Dillon Danis doesn’t need jiu-jitsu —but he’s still open to promoting the sport to a bigger audience.
After weeks of public back-and-forth following Mikey Musumeci’s cryptic “circus” comment at the UFC BJJ press conference—where UFC exec Claudia Gadelha took a thinly veiled swipe at Danis’ character—Danis has finally made his position clear: he would’ve coached the UFC’s BJJ reality show. But not for the check.
“I wouldn’t do it for the money,” Danis told BJJDOC. “I’d do it for the love of growing Jiu-Jitsu.”
That’s not a bluff. While the UFC attempts to present itself as jiu-jitsu’s “professional” alternative to influencer-driven matchups, Danis remains one of the few names in the sport that can still move numbers. When asked directly about what it would take financially to bring him on board, Danis didn’t flinch:
“You’re 100% right.” adding “but I wouldn’t do it for the money either.”

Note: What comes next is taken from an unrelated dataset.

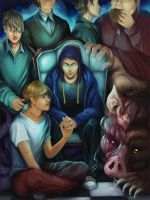 Supreme by DelijaDodgson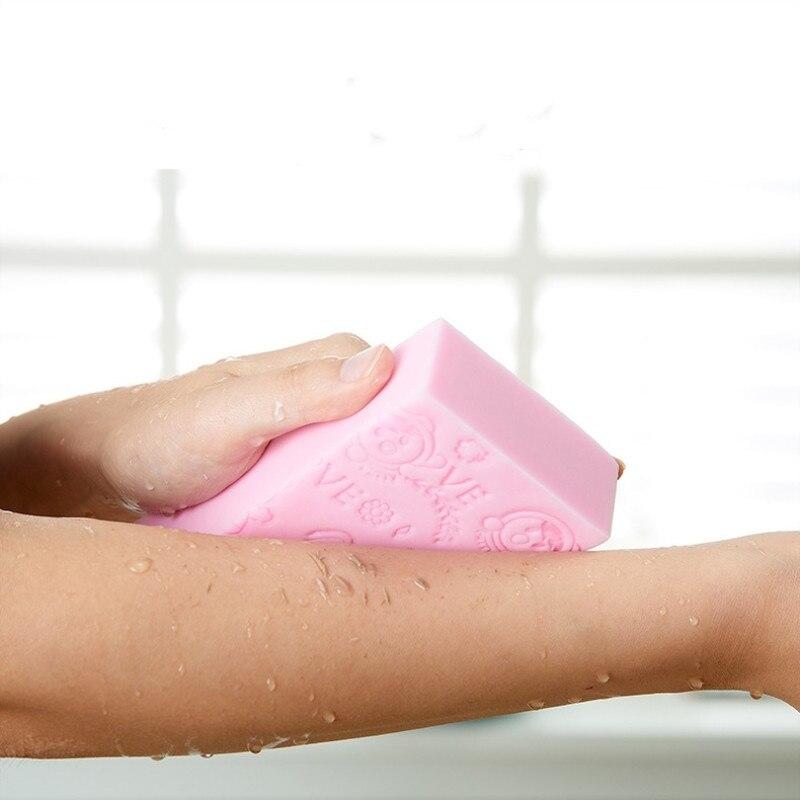 1Pcs Soft Body Cleaning Bath Spa Sponge Scrubber Adult Bath Sponge Cleaning Shower Scrub Bath Ball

Danis’ willingness to coach stems from more than personal ambition. According to a previous account, this was about showing the next generation something real—unlike what he calls the sanitized, watered-down version the UFC is pushing through Musumeci and co.
“He’s not even on the level that I’m at now. He sold his soul to the devil,”
Danis said of Musumeci, making it clear he sees the UFC’s grappling product as a sellout effort, not a savior of the sport.
“He knows where I came from. He knows how good I am.”
The grudge appears rooted in a PR blunder—one that Musumeci now claims was a misunderstanding. Musumeci insists he never said anything about Danis and even told reporters he’d love to work with him.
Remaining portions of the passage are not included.